Certainly, pesticide use on the plants we, and livestock, eat has been a major worry for years, but at the front of the war are children who live among the war zone of pesticide use and agriculture, with spraying going on at the home, in the fields and public areas with dangerous pesticides such as glyphosate.
Pesticides and Children’s health: The Report
PAN’s review of government health trend data and recent academic research only confirmed what so many have been seeing and worrying about–childhood diseases are on the rise. Childhood cancer and birth defects as well as Autism spectrum disorder, attention deficit hyperactivity disorder and other developmental disabilities are all on the rise.
And of those? The cancers with the fastest growing rates are linked to pesticides, and cancer is the number one killer of children by disease in the United States, with over 10,000 new cases in kids under 14 in 2015 alone.
Leukemia is on the rise since 1975, especially in rural agricultural areas. Several of the studies linked rates of leukemia or brain tumors in children with exposure of a parent before the child was even conceived, indicating sperm damage.

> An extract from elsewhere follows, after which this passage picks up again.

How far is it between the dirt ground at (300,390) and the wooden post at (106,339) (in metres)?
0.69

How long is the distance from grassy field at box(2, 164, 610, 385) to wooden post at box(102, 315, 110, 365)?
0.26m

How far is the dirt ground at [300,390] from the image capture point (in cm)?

According to the Leukemia & Lymphoma Society, an estimated 171,550 people are expected to be diagnosed with leukemia, lymphoma or myeloma this year, three diseases that cause almost 10% of cancer deaths in the US.
Pesticide exposure can be cumulative, adding on years of exposure, even at very low levels, that damage growing nervous systems and impact health chronically. And the proximity of pregnant mothers to fields where pesticides are sprayed show an increased risk of developmental issues like autism spectrum disorders.
Farmers Working To Support A Family Unknowingly Hurt Their Health
680 million pounds of agricultural pesticide was sprayed on 2007 – the latest data PAN could find.
Dust in homes on and off of farms were collected in Iowa, and the dust in farm homes showed a significant increase in pesticide amounts. And the amount of ‘take home’ exposure from workers coming home to their families and bringing home contamination through clothing and vehicles increased the exposure for children.
In Minnesota, six of the eight most common pesticides used have been linked to cancer, including lymphoma.
Iowa is ranked first and Minnesota’s number one crop is corn. in 2012, 98 percent of corn was treated with herbicides. The most popular? Glyphosate aka Roundup Weed Killer.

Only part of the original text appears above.